The reduced viscoelastic properties of the entire human vitreous with age are related with the vitreous composition. Due to liquefaction, the vitreous alters in terms of size, biochemistry, and structure.
1,2,4,5,7 The vitreous network that is mainly composed of water (approximately 99%), collagens and HA undergoes a tremendous phase separation with age. The depolymerization of the network has been attributed to enzymatic digestions
12,25 and results in the increasing release of HAs.
2,4,5 As HAs are known to retain water molecules, their release is accompanied by the loss of water and vitreous weight/volume.
1,2 The age-related decrease in vitreous weight and volume has been also demonstrated in the present study while only small differences occurred between paired eyes indicating an appropriate dissection procedure (
Supplementary Fig. 1). Moreover, the vitreous network degradation is associated with increased concentrations of collagens, which aggregate to thickened and collapsed fibers.
3 A recent study reported an age-related localized stiffening of sectioned, gelatinous vitreous bodies using shear rheology and attributed the elevated storage moduli with the vitreous dehydration and increased collagen concentration.
21 However, the viscoelastic properties of entire human vitreous bodies with aging remained unexplored and are of particular interest for the understanding and therapy of vitreoretinal diseases since the vitreal viscoelasticity functions rather macroscopically. Here, the dynamic mechanical properties of the vitreous were previously attributed with the maintenance of its function such as keeping an intact visual pathway and stabilizing the surrounding tissues.
19,26 In addition, it has been also discussed recently that the viscoelasticity of the vitreous humor is protecting the eye against physical impacts spanning from internal low frequency mechanical stress and vibrations to external mechanical traumata.
6 The present study, therefore, aimed to determine the viscoelastic properties of the entire vitreous humor with age. Even though the vitreous liquefaction results in the localized stiffening of vitreous gel portions,
21 the viscoelasticity of entire human vitreous bodies were found to be reduced macroscopically with aging. As a consequence, the human eye may become less protected against motions and deformations with age. This age-related loss of human vitreal viscoelasticity supports the findings of Colter et al.

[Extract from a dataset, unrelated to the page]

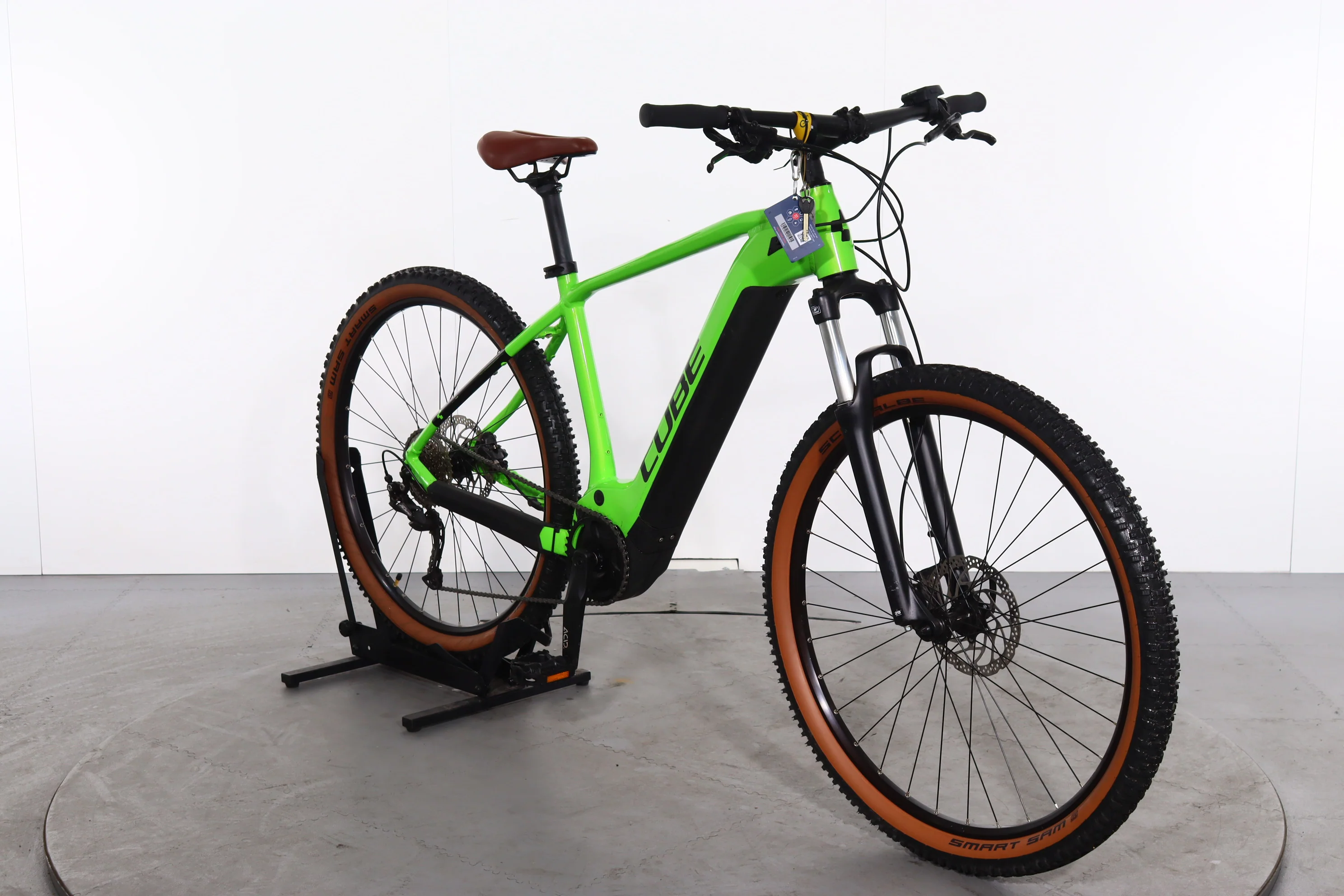 Cube Reaction Hybrid Performance Allroad - Image 3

11 who reported lower dynamic moduli of the entire adult than the infant vitreous, using ovine eyes. Due to the progressive vitreous phase separation, pockets of liquid arise increasingly inside the vitreous,
3,22 which may result in macroscopically less viscoelastic vitreous bodies with age. One could also speculate that the mechanical characteristics were reduced to a certain extent because of the network degradation. Although thickened and collapsed collagen fibers should increase the storage modulus in theory based on an increased network density,
21 the length and rigidity of collapsed collagen fibers, however, may be decreased due to depolymerization processes. For instance, previous studies showed a decreased stiffness of bovine vitreous bodies as a result of enzymatic degradation.
12,19 Future studies might, therefore, further investigate the relationship between the vitreous network degradation and the mechanic properties of the entire vitreous including the degree of liquid pocket formation within the vitreous gel.